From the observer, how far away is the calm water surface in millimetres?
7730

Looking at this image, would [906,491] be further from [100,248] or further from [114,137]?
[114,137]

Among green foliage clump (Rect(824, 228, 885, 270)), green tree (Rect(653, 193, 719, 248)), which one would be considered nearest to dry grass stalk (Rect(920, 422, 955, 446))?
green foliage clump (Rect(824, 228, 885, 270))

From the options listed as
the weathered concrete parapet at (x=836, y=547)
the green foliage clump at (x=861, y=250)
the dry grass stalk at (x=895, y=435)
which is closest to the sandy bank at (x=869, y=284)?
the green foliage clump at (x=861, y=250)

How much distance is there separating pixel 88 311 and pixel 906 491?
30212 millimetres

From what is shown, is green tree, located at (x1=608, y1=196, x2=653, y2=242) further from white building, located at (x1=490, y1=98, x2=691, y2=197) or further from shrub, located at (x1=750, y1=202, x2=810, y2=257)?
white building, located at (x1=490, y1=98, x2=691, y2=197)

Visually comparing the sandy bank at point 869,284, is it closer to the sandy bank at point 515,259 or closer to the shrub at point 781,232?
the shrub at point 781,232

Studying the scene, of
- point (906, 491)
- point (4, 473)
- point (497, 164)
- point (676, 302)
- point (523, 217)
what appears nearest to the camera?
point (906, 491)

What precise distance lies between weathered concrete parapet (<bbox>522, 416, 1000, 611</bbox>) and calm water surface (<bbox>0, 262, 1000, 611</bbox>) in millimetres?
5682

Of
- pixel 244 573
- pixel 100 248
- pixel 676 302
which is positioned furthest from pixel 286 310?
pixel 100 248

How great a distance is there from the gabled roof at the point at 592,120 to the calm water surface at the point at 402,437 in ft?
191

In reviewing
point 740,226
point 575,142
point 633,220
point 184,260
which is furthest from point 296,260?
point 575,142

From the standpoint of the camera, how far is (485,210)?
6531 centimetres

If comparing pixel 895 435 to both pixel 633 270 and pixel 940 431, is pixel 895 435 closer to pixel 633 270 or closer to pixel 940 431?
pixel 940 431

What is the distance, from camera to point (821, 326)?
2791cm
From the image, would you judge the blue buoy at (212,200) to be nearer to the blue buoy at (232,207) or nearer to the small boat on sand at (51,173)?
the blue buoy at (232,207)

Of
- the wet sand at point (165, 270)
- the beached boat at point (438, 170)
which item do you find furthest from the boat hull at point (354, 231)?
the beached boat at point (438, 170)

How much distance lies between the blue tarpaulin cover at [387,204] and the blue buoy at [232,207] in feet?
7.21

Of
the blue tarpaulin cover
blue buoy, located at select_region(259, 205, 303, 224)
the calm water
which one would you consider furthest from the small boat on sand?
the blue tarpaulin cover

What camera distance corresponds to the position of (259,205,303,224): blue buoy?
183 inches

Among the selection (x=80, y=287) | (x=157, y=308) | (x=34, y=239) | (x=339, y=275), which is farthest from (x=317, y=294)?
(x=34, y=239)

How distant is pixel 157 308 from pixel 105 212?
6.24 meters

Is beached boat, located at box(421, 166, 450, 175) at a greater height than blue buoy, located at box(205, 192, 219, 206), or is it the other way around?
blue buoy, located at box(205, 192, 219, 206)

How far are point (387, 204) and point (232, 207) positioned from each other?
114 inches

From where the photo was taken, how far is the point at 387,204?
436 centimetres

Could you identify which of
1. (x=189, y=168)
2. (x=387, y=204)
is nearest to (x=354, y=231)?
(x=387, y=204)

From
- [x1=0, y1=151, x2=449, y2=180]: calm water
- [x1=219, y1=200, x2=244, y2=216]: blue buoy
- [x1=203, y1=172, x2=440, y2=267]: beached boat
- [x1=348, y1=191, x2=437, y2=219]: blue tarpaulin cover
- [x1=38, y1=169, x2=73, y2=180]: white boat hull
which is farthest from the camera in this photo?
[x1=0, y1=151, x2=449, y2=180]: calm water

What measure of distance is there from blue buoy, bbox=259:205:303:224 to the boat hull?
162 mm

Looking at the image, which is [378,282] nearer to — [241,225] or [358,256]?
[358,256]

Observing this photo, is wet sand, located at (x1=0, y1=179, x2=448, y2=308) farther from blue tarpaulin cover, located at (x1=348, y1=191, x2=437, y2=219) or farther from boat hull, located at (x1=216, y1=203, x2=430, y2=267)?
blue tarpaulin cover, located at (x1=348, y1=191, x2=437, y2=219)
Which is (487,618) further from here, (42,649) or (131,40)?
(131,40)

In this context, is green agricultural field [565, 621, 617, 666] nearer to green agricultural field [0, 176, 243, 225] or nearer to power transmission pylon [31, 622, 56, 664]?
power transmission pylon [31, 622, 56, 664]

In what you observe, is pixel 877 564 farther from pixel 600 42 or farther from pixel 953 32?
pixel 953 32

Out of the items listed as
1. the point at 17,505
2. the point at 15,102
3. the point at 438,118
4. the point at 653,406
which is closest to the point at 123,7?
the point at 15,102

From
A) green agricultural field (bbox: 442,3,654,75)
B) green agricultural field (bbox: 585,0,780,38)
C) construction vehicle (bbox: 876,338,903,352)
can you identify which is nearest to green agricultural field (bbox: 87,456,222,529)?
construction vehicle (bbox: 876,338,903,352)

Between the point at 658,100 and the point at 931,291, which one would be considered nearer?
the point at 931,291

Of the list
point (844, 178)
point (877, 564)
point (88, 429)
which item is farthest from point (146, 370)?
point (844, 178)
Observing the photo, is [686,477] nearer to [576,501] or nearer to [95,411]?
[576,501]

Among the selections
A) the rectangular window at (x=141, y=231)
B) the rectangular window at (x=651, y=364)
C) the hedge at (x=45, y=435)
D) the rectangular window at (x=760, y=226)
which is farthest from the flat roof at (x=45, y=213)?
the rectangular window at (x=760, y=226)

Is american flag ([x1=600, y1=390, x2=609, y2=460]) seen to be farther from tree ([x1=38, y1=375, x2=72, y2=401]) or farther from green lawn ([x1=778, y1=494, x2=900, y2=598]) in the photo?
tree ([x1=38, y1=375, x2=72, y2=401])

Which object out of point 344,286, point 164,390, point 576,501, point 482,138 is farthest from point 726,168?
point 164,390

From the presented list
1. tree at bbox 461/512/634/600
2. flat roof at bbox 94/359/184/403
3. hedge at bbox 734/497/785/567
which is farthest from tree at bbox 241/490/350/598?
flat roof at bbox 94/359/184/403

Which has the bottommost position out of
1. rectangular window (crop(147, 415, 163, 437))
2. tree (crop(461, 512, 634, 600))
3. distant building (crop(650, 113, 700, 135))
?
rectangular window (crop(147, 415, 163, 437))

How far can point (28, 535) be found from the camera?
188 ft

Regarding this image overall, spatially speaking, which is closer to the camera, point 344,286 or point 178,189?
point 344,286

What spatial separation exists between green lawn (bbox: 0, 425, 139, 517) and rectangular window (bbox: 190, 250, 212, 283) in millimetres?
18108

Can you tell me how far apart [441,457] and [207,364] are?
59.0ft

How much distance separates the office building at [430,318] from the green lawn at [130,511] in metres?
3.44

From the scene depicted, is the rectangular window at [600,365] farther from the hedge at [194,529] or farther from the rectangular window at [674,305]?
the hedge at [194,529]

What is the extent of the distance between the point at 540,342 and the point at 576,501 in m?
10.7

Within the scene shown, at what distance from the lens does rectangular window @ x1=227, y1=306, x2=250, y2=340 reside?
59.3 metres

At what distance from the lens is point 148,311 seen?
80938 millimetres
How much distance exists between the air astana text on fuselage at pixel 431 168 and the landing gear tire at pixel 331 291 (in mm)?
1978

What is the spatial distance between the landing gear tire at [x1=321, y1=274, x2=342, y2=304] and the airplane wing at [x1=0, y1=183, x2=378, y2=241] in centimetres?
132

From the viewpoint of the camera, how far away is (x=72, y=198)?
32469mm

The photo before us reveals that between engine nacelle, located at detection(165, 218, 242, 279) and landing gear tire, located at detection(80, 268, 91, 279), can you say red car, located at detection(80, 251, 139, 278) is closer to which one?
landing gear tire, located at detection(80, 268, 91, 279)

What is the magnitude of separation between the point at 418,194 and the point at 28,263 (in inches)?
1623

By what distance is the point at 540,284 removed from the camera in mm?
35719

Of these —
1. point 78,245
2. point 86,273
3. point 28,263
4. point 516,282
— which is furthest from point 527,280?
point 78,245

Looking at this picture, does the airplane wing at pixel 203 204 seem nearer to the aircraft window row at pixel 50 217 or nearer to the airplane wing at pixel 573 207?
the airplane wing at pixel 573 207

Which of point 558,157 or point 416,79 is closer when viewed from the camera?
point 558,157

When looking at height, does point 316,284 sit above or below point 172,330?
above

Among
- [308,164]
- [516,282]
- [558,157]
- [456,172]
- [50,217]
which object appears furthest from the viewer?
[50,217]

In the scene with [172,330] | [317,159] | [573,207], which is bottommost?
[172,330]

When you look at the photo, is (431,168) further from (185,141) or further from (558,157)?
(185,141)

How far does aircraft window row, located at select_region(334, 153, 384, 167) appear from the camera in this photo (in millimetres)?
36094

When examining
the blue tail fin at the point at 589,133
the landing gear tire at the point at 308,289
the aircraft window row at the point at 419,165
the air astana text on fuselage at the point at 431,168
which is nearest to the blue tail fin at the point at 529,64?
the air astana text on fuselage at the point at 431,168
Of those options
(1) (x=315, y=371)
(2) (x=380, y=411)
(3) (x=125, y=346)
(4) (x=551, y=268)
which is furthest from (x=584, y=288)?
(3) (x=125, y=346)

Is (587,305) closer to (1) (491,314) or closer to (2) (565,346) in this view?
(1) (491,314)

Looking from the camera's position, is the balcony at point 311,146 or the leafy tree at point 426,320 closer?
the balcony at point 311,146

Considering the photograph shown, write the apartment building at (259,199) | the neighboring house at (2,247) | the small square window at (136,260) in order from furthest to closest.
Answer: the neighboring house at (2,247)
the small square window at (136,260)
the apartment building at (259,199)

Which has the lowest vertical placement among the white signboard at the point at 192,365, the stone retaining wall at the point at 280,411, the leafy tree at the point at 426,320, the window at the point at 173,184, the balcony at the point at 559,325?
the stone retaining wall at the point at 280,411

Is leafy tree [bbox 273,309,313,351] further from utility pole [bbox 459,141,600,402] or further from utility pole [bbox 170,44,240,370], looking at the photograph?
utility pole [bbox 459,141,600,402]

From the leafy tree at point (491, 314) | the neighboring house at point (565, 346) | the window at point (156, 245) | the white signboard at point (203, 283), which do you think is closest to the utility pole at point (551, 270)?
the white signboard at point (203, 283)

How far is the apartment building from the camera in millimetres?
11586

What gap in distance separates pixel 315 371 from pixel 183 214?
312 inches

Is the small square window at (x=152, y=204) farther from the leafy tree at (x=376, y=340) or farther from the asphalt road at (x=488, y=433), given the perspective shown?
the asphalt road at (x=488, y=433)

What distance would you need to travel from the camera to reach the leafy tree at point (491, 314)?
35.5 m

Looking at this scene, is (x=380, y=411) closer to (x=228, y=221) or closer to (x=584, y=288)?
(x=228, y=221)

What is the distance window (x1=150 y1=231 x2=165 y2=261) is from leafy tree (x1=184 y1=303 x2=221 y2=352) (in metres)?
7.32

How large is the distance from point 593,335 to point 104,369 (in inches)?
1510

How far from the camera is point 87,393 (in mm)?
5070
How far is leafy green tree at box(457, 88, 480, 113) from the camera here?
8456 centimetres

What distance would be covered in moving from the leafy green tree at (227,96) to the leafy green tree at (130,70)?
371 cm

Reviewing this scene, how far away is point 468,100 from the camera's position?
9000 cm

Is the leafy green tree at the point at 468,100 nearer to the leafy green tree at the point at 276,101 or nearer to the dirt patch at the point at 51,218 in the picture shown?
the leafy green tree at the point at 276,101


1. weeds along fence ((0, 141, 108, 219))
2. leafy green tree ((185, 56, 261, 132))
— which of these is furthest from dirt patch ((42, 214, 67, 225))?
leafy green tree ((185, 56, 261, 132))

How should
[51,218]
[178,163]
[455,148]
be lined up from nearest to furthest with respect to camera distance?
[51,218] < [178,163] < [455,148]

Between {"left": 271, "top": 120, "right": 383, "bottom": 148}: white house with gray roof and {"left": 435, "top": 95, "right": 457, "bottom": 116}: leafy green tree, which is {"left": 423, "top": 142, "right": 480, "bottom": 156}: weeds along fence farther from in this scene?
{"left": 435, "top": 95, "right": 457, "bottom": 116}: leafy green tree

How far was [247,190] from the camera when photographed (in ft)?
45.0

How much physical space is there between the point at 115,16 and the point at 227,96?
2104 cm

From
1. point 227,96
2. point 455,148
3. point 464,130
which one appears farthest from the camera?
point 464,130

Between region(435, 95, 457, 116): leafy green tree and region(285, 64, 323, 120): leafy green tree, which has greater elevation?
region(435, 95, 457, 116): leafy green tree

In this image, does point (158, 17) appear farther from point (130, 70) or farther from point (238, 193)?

------------------------------------------------------------------------

Goal =
Please put into a JSON list of strings every line of the rows, starting at the line containing "Considering the photograph" and ending after the line containing "8456 centimetres", with one string per line and no blank lines.

In response =
[
  "Considering the photograph shown, write the apartment building at (259,199) | the neighboring house at (2,247) | the small square window at (136,260) in order from furthest to closest.",
  "Answer: the neighboring house at (2,247)",
  "the small square window at (136,260)",
  "the apartment building at (259,199)",
  "Which has the lowest vertical placement among the white signboard at the point at 192,365, the stone retaining wall at the point at 280,411, the leafy tree at the point at 426,320, the window at the point at 173,184, the balcony at the point at 559,325?",
  "the stone retaining wall at the point at 280,411",
  "Is leafy tree [bbox 273,309,313,351] further from utility pole [bbox 459,141,600,402] or further from utility pole [bbox 170,44,240,370], looking at the photograph?",
  "utility pole [bbox 459,141,600,402]",
  "From the leafy tree at point (491, 314) | the neighboring house at point (565, 346) | the window at point (156, 245) | the white signboard at point (203, 283), which do you think is closest to the utility pole at point (551, 270)?",
  "the white signboard at point (203, 283)",
  "How far is the apartment building from the camera in millimetres?",
  "11586",
  "What gap in distance separates pixel 315 371 from pixel 183 214?",
  "312 inches",
  "Is the small square window at (x=152, y=204) farther from the leafy tree at (x=376, y=340) or farther from the asphalt road at (x=488, y=433), given the perspective shown?",
  "the asphalt road at (x=488, y=433)",
  "What distance would you need to travel from the camera to reach the leafy tree at point (491, 314)?",
  "35.5 m",
  "Looking at this scene, is (x=380, y=411) closer to (x=228, y=221) or closer to (x=584, y=288)?",
  "(x=228, y=221)",
  "What is the distance window (x1=150 y1=231 x2=165 y2=261) is from leafy tree (x1=184 y1=303 x2=221 y2=352) (in metres)?",
  "7.32",
  "How large is the distance from point 593,335 to point 104,369 (in inches)?",
  "1510",
  "How far from the camera is point 87,393 (in mm)?",
  "5070",
  "How far is leafy green tree at box(457, 88, 480, 113) from the camera here?",
  "8456 centimetres"
]